**Required work**
Transcribe the text of every one of the records below verbatim, leaving out the pictures.

**Given records**
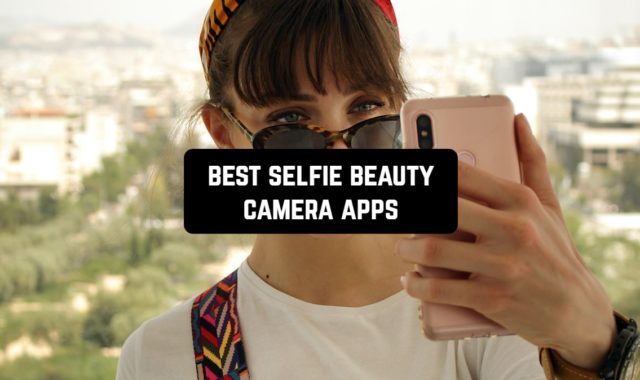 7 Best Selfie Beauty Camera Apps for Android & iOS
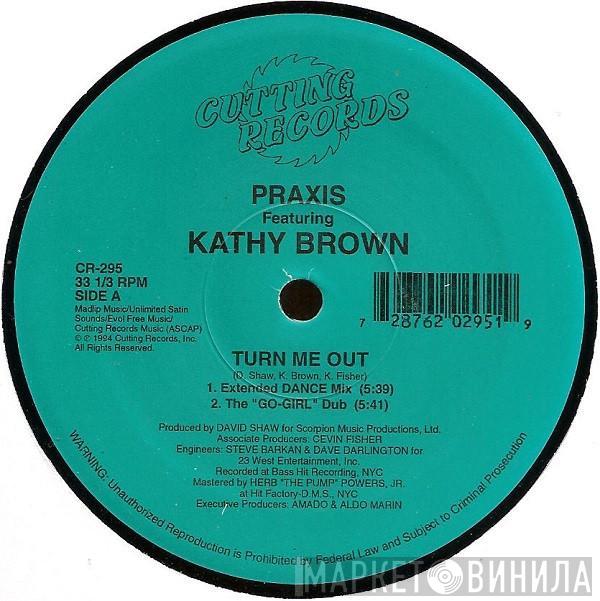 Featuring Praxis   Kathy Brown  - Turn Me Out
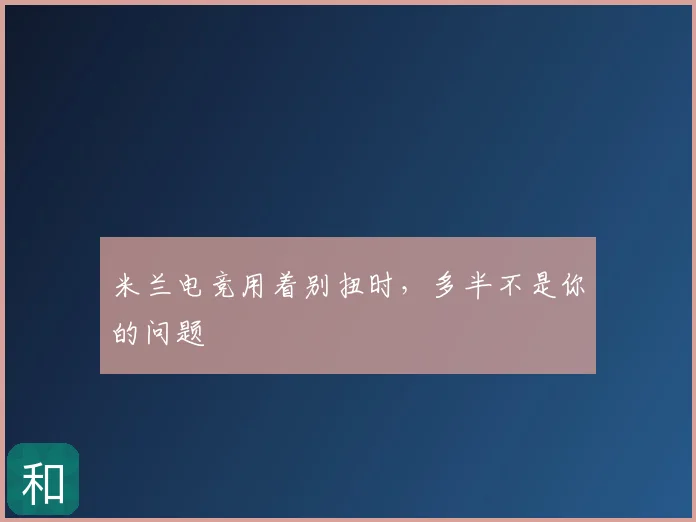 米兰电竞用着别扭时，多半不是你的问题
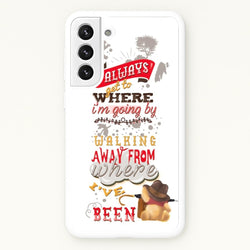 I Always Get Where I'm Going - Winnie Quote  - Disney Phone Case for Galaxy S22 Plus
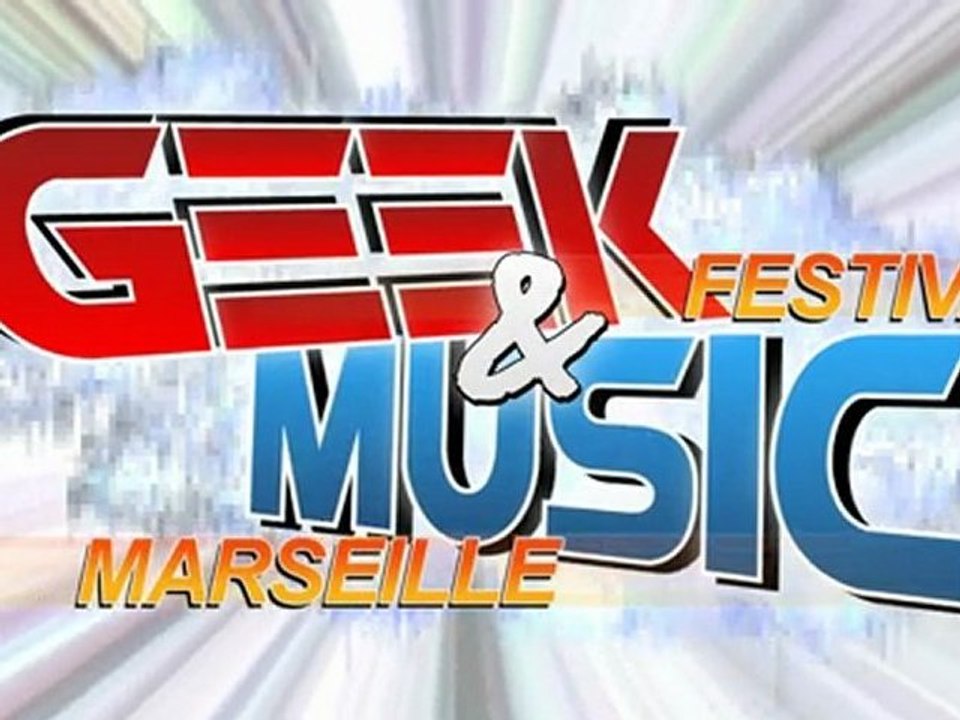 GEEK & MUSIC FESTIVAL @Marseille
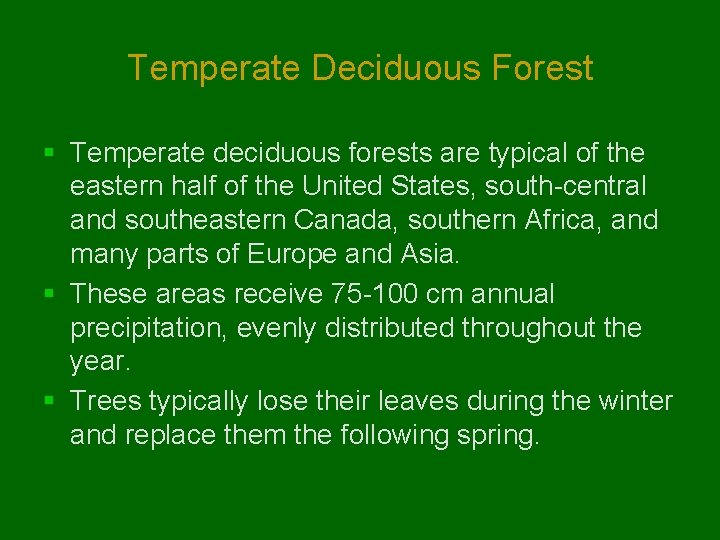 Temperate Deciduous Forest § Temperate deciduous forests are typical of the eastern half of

**Solution to this task**
 7 Best Selfie Beauty Camera Apps for Android & iOS
 Featuring Praxis   Kathy Brown  - Turn Me Out
 米兰电竞用着别扭时，多半不是你的问题
 I Always Get Where I'm Going - Winnie Quote  - Disney Phone Case for Galaxy S22 Plus
 GEEK & MUSIC FESTIVAL @Marseille
 Temperate Deciduous Forest § Temperate deciduous forests are typical of the eastern half of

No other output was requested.